Arrowtown history’s being made next month when construction starts on the last unbuilt site in the township’s CBD precinct.

Local couple Gayle and Ian Hamilton, who live near Arrowtown, are developing a 743 square metre site between Arrow Lane and Wiltshire
Street, overlooking Buckingham Green and the Stables building, which they bought in 2019.

United Kingdom-registered architect Kirsten Gibbs, from heritage firm Origin Consultants — also based in Arrow Lane — has designed a building that’s broken into four gable-roofed cottages.

Reflecting the steep site, there are two interlinked cottages off Arrow Lane and two linked cottages higher up, off a leg-in driveway from Wiltshire St.

Ian says the building, with a floor area of 371sqm, has been fully leased for offices — one tenancy’s sharing the front cottages and separate tenants will occupy the two behind.

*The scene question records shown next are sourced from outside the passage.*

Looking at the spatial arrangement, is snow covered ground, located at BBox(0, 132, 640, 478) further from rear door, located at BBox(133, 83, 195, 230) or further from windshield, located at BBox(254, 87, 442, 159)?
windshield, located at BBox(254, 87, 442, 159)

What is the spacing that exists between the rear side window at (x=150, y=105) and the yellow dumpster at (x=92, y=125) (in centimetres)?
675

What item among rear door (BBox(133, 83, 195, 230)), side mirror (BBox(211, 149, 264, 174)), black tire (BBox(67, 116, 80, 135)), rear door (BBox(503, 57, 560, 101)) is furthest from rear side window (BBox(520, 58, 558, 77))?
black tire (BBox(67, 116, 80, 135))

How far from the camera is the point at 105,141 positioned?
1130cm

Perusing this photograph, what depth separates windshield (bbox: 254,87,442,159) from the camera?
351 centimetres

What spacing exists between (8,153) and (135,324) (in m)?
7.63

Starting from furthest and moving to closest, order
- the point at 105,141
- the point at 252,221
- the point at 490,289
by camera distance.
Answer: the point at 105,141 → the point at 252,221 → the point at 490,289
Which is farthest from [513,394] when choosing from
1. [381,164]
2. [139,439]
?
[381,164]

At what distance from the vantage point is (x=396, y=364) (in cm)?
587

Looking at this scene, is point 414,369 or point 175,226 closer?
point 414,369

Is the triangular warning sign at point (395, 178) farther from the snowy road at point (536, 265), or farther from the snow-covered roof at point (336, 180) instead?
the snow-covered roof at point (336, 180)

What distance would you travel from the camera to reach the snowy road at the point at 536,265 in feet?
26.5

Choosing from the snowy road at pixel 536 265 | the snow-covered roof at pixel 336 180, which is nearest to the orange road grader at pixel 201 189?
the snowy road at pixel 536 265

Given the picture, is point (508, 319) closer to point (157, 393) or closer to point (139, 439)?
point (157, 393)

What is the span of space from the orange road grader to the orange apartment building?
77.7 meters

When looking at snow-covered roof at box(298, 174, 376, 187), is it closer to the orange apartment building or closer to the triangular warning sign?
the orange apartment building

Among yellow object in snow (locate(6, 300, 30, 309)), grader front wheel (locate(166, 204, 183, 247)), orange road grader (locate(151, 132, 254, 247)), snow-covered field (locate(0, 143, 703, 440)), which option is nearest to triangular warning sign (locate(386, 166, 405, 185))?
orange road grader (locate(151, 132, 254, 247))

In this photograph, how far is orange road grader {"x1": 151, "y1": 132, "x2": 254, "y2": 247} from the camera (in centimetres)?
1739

The final consented design was developed in consultation with the Arrowtown Planning Advisory Group (APAG).

In turn, it took into account the site’s Arrowtown residential historic management zoning and the 2016 Arrowtown design guidelines.

Gibbs, in her architectural design statement, calls it ‘‘a well-proportioned and modest, yet interesting and high-quality design’’.

The APAG report says ‘‘the development appears as a group of quite separate buildings that have been given different treatments in terms of cladding materials, window details, roofing materials, orientation and landscaping’’.

Fenced off: The section, including a protected tree, at right

The materials — including corrugated iron, stacked schist stone and vertical and horizontal weatherboards — are said to be ‘‘consistent with the Arrowtown vernacular’’.

And there’s a range of colours based on the heritage colour palette recommended by the Arrowtown design guidelines, while the landscaping’s said to ‘‘tie into the rambling overgrown look that is characteristic of [Arrow Lane]’’.

A distinctive feature, set back from the lane, is ‘‘a high-quality stone veneer’’ for the front wall, including a decorative timber door, along with stone steps and low stone walls.

The development also has to work around a large protected Lawson cypress ‘character tree’ along the western boundary, which local arborist Dave Finlin was consulted on.

The result, Ian Hamilton says, is ‘‘137sqm of our site is dedicated to root protection’’.

Another challenge is leaving alone a protected, fragile stone wall just west of the site, off Arrow Lane.

Ian says they’ve selected Naylor Love as their building contractor — completion’s due late next August.

Meanwhile, next year the Hamiltons are also developing a new Queenstown CBD retail building in Upper Beach St.